Ricordando, nella laudatio academica, le linee principali della vita e delle attività del Maestro, il prof. Carlo Gelosi ha sottolineato «l’alto profilo di messaggero della cultura musicale italiana che il Maestro ha saputo costantemente testimoniare sia nel nostro Paese che nel mondo». Particolarmente attento alla funzione educativa della musica, il Maestro Muti si è sempre impegnato con energia e autorevolezza nella formazione, anche civile, dei giovani nei più diversi contesti sociali e territoriali. Negli ultimi anni il Muti ha svolto un ruolo importante nella valorizzazione del patrimonio culturale del territorio calabrese. Difesa del patrimonio e della tradizione popolare, nonché promozione della cultura territoriale calabrese.

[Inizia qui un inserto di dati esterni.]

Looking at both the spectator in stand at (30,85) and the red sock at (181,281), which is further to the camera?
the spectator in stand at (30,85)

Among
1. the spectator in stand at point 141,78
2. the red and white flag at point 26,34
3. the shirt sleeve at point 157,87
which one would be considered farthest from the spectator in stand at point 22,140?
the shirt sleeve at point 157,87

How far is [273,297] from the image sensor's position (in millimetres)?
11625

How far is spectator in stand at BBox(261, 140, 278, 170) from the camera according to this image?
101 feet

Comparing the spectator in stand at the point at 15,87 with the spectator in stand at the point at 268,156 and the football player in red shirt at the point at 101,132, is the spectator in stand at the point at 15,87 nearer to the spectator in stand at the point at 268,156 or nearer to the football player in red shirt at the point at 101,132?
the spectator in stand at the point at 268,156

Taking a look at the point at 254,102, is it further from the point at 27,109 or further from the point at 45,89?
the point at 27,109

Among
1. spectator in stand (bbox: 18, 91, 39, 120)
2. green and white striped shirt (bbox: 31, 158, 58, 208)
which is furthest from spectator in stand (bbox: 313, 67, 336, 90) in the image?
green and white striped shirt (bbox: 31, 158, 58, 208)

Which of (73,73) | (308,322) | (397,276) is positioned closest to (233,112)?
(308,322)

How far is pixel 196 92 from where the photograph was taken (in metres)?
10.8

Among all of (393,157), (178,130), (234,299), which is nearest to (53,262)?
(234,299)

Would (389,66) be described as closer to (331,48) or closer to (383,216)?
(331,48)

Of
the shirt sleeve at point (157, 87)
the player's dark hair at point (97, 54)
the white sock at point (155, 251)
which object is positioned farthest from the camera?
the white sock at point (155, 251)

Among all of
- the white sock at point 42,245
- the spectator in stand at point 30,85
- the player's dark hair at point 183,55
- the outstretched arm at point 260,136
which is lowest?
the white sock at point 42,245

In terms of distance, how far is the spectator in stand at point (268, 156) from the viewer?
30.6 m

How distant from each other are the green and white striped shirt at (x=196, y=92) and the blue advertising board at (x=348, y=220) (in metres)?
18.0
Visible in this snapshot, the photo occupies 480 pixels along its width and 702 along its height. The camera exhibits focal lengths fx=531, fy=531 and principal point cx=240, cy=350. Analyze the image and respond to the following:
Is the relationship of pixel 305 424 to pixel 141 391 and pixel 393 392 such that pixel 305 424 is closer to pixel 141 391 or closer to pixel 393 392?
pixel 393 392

La laudatio prosegue con Eduardo Lamberti Castronuovo, ma tocca anche le corde emotive nel ricordo dei passi che hanno portato all'avvicinamento di Muti ai giovani calabresi. Non ha dubbi Lamberti sull'importanza del Mestro e sul valore del conferimento della laurea ad honorem. «Credo che nessun politico, - dichiara - letterato o rappresentante della cultura, abbia mai saputo far conoscere al mondo intero, l’identità vera del popolo calabrese, come ha fatto lei, caro Maestro Muti». Lamberti parla con il cuore, riconosce l'importanza della musica nell'unire le persone, anche quelle che nei piccoli luoghi di frontiera, fino a poco tempo fa erano contrapposte. Ne riconosce il valore perché: «chi oggi suona uno strumento di vita domani non ne potrà imbracciare uno di morte».

La cerimonia si è conclusa sulle note della Fanfara dei Carabinieri in concerto con l'Orchestra Giovanile di Fiati della Provincia, in cui sono rappresentati tutti i complessi bandistici dell'intero territorio. Un omaggio al Maestro e all'uomo.